- WHAT IS BEING ASKED: The reply must contain exactly the lines below from the one with "Glamour Slim Black" down to the one with "Fresh Kitchen Design", both included, and nothing more; please omit the pictures.
*** Opening of PROVIDED RECORDS ***
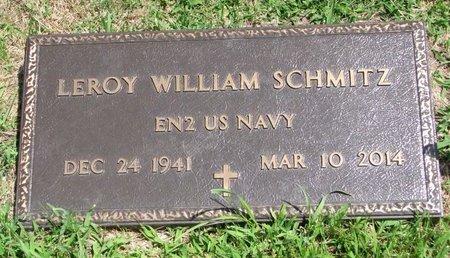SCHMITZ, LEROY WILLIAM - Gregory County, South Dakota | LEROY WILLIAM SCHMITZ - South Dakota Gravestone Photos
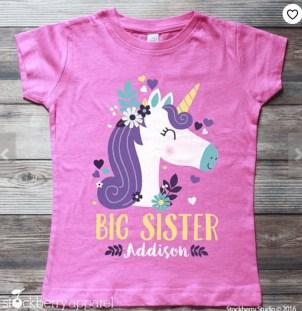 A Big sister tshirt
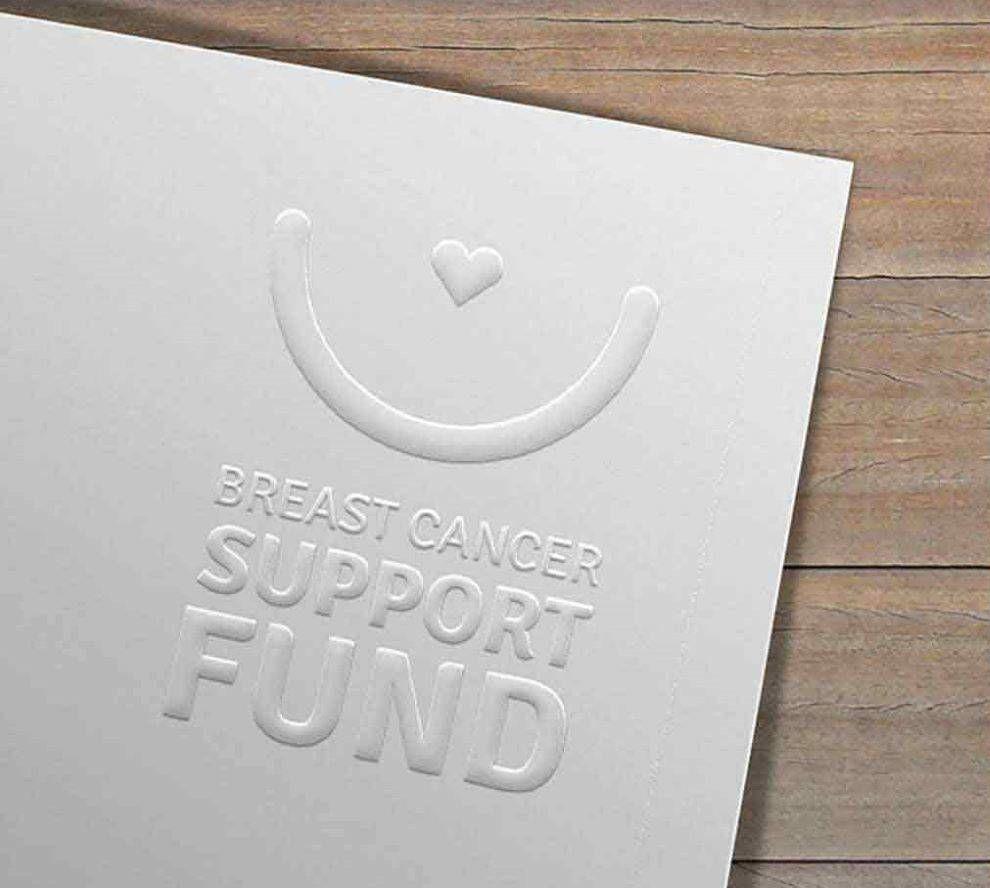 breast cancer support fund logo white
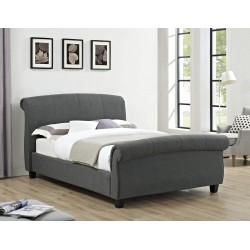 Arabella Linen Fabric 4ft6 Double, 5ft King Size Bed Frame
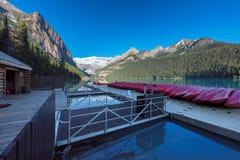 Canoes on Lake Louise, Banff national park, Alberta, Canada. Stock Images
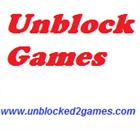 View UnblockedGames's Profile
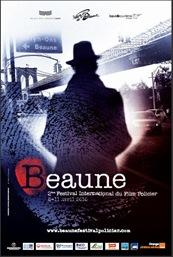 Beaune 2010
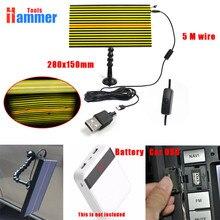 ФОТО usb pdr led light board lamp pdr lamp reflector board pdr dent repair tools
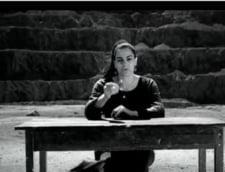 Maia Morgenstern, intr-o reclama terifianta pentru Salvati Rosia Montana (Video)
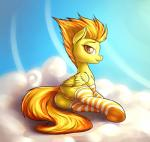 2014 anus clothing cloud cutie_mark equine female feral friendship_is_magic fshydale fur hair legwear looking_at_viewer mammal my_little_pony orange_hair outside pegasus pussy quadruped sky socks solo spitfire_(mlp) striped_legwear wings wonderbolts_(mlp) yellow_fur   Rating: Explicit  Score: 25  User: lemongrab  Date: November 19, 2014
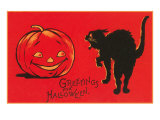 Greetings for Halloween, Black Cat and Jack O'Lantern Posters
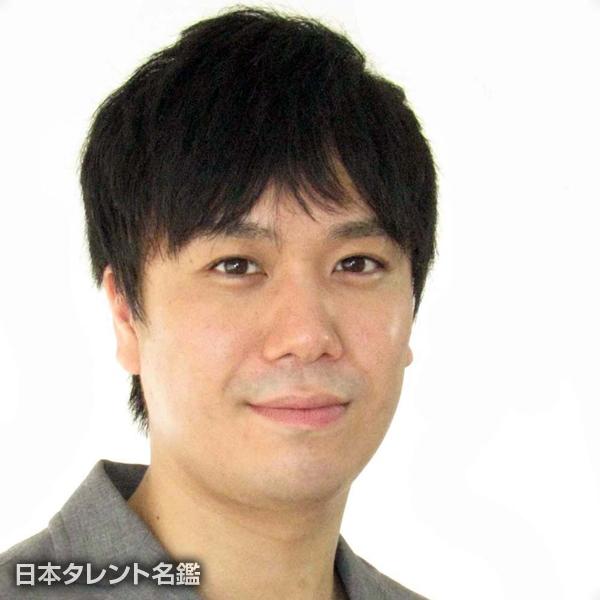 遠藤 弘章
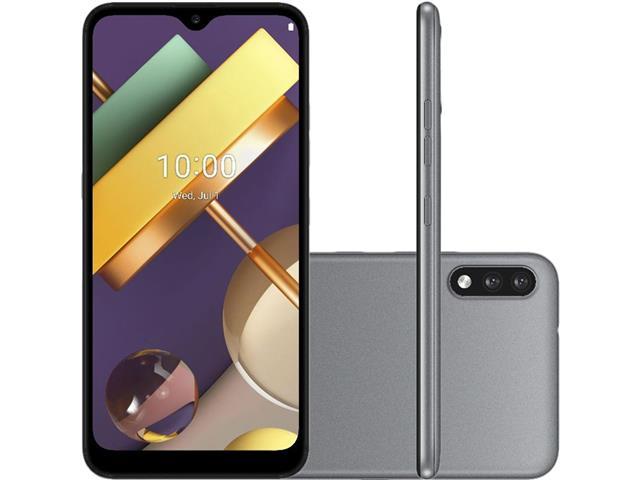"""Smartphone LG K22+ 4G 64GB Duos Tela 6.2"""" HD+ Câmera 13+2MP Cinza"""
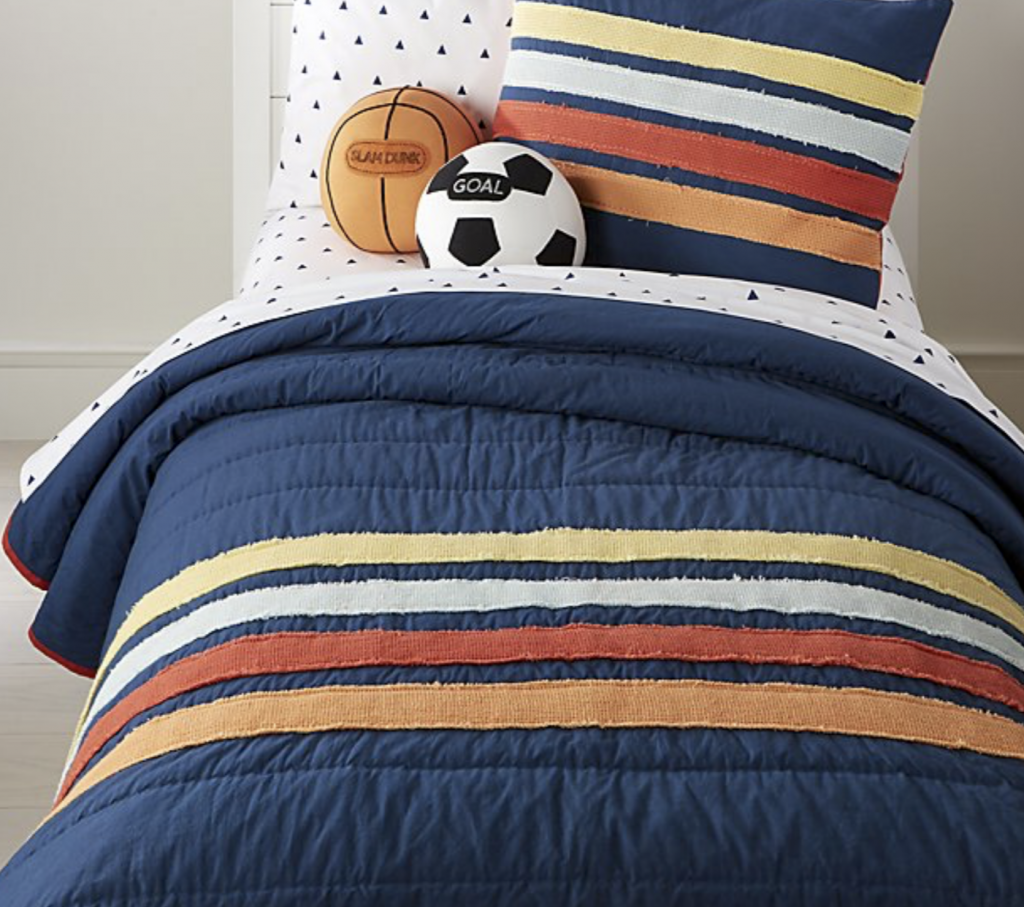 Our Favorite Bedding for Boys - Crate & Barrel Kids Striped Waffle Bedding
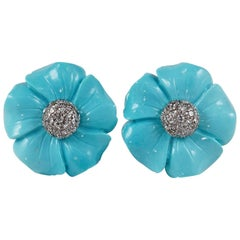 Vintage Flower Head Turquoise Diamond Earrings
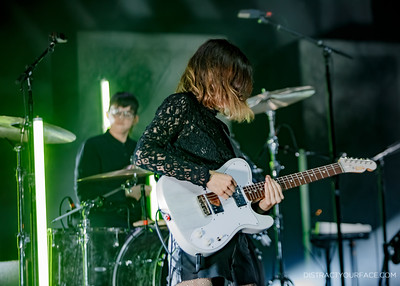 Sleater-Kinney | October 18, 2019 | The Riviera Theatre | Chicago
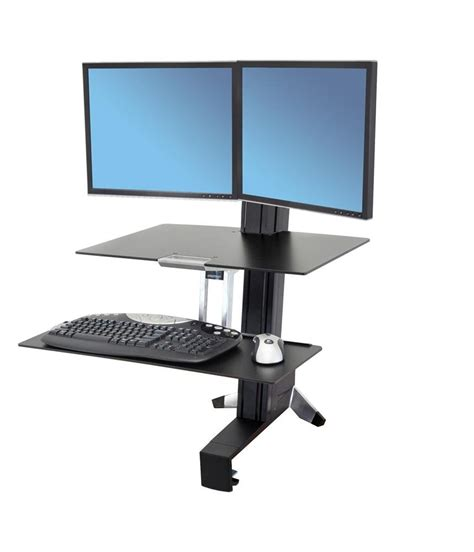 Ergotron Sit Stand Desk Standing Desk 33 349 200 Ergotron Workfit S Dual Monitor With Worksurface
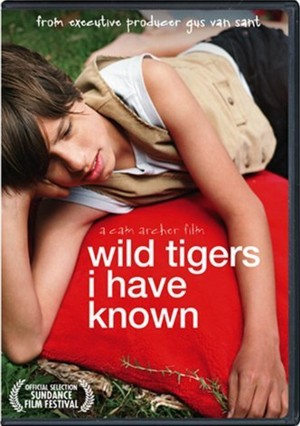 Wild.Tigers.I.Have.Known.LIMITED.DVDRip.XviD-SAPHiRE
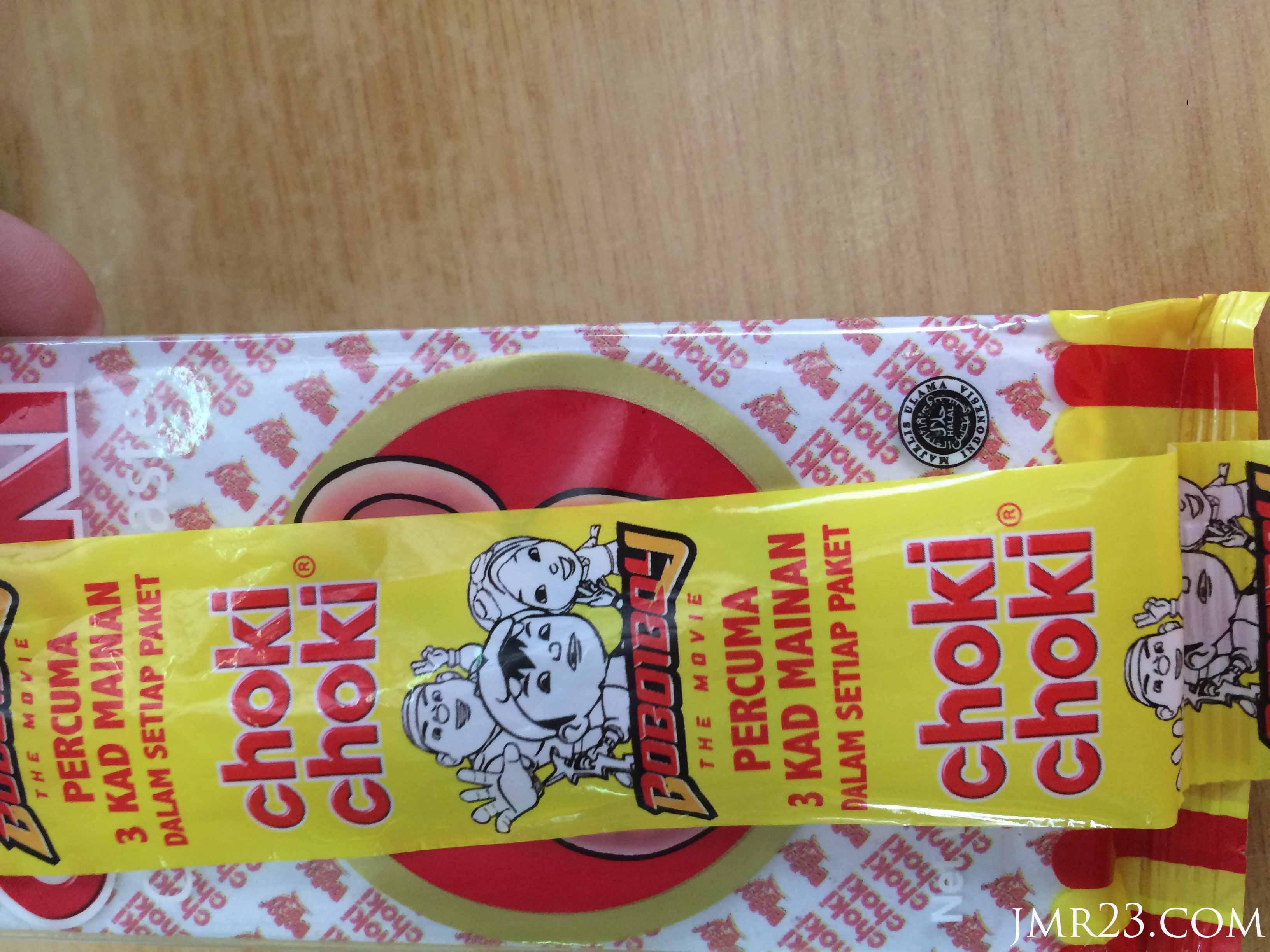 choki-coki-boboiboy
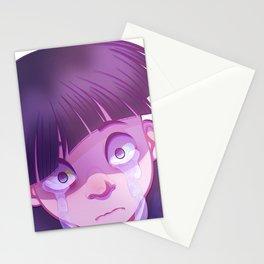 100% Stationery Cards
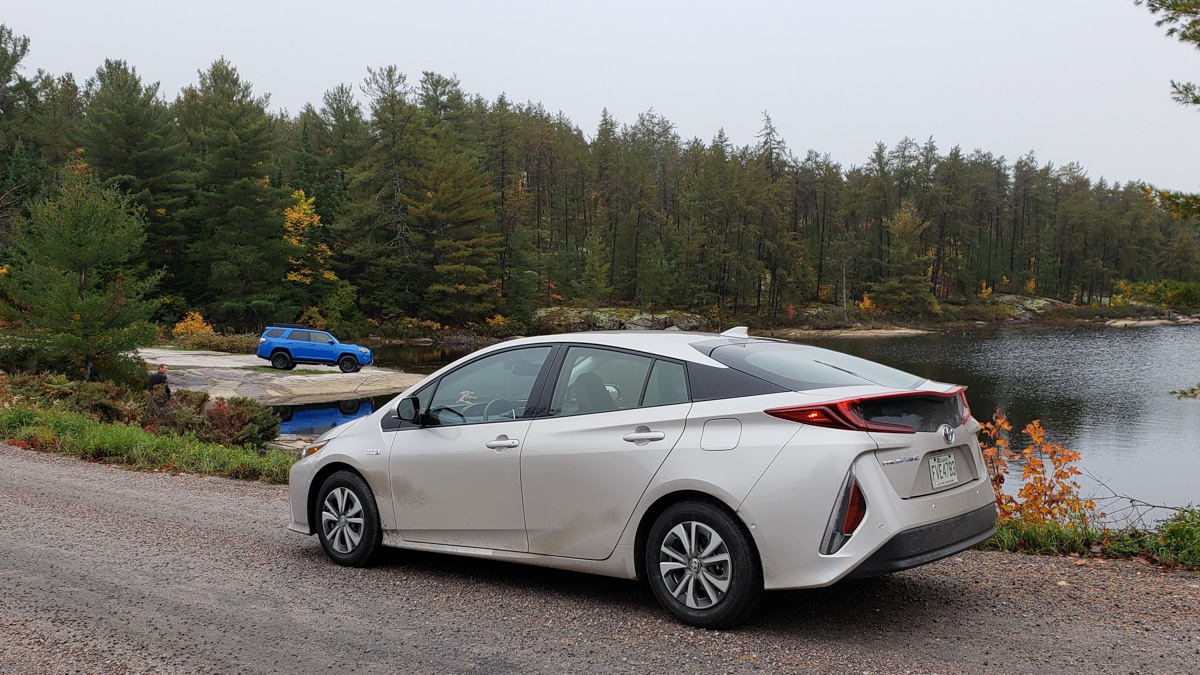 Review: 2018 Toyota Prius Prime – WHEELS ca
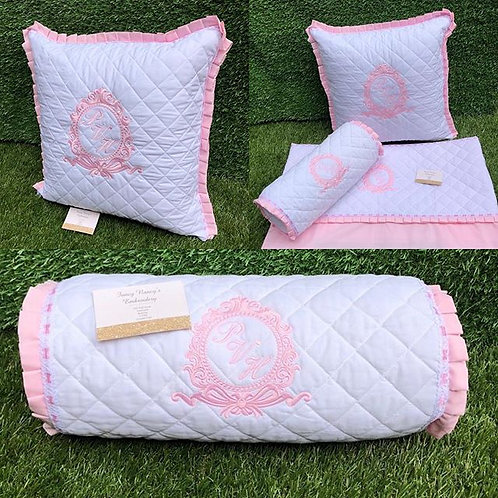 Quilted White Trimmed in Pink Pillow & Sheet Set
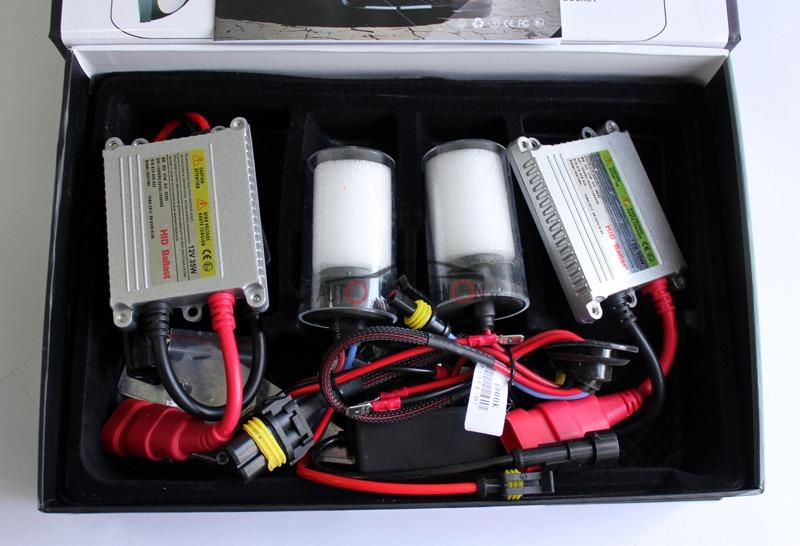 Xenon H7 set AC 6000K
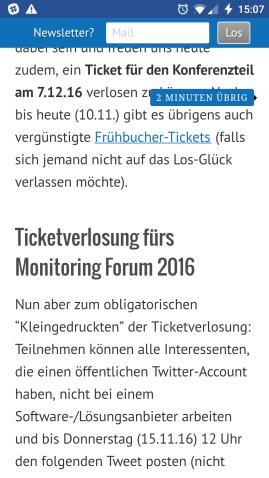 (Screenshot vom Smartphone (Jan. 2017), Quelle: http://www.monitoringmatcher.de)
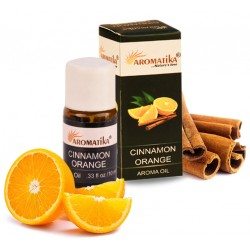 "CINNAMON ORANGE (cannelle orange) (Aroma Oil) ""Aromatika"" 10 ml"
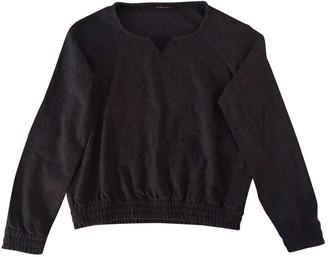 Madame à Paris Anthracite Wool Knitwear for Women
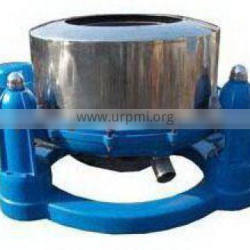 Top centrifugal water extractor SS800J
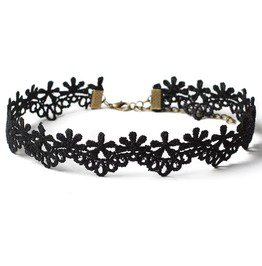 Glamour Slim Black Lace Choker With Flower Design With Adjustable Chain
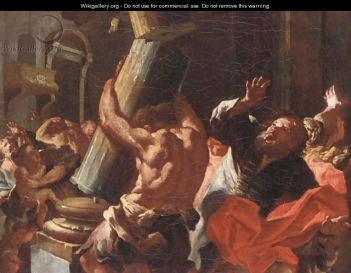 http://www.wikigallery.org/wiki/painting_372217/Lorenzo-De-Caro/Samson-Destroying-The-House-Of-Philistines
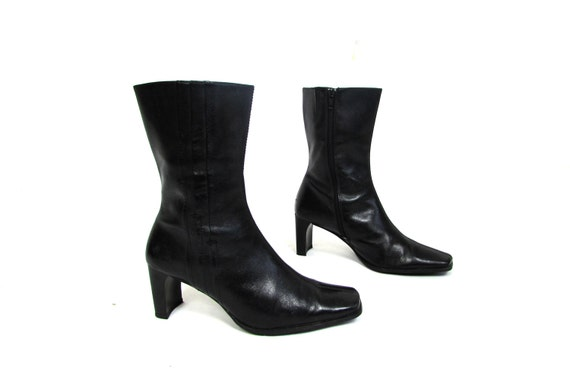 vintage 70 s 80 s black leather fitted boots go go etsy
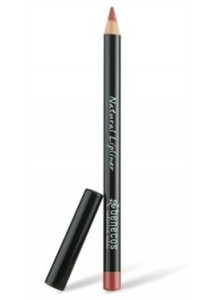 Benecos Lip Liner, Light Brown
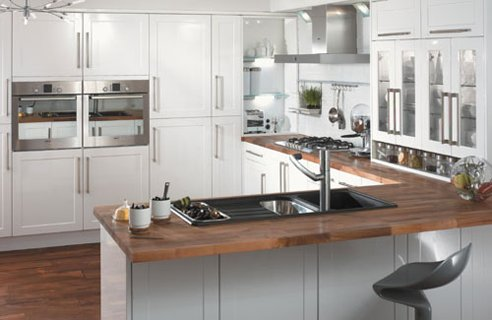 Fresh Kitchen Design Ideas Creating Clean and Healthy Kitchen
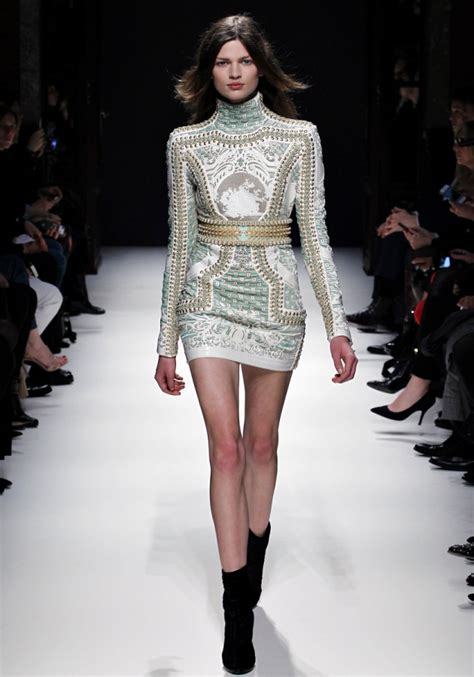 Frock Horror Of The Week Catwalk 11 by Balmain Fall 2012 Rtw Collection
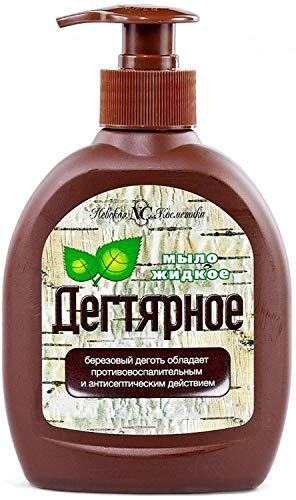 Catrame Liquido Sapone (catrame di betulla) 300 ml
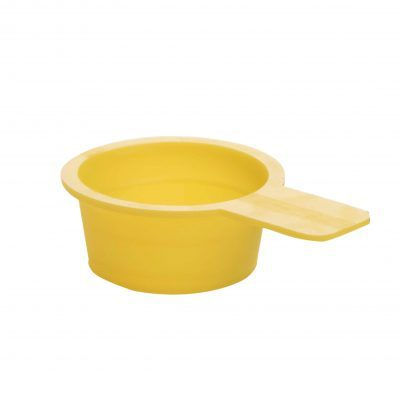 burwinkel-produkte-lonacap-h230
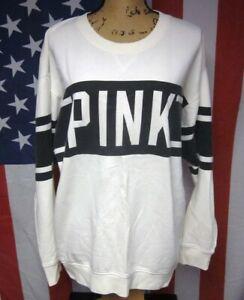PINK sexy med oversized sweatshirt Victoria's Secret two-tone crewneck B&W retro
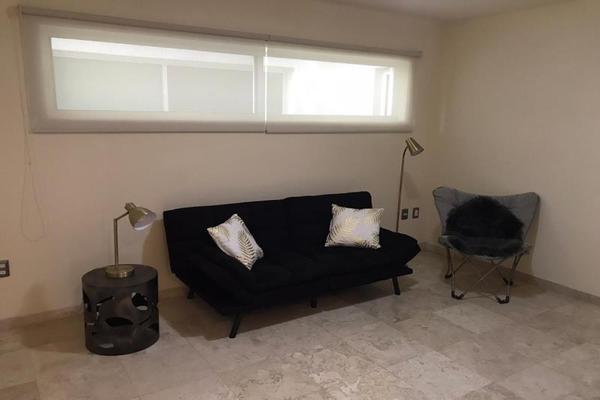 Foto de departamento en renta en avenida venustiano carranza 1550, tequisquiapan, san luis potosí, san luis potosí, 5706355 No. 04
*** Close of PROVIDED RECORDS ***
- WRITTEN RESPONSE:
 Glamour Slim Black Lace Choker With Flower Design With Adjustable Chain
 http://www.wikigallery.org/wiki/painting_372217/Lorenzo-De-Caro/Samson-Destroying-The-House-Of-Philistines
 vintage 70 s 80 s black leather fitted boots go go etsy
 Benecos Lip Liner, Light Brown
 Fresh Kitchen Design Ideas Creating Clean and Healthy Kitchen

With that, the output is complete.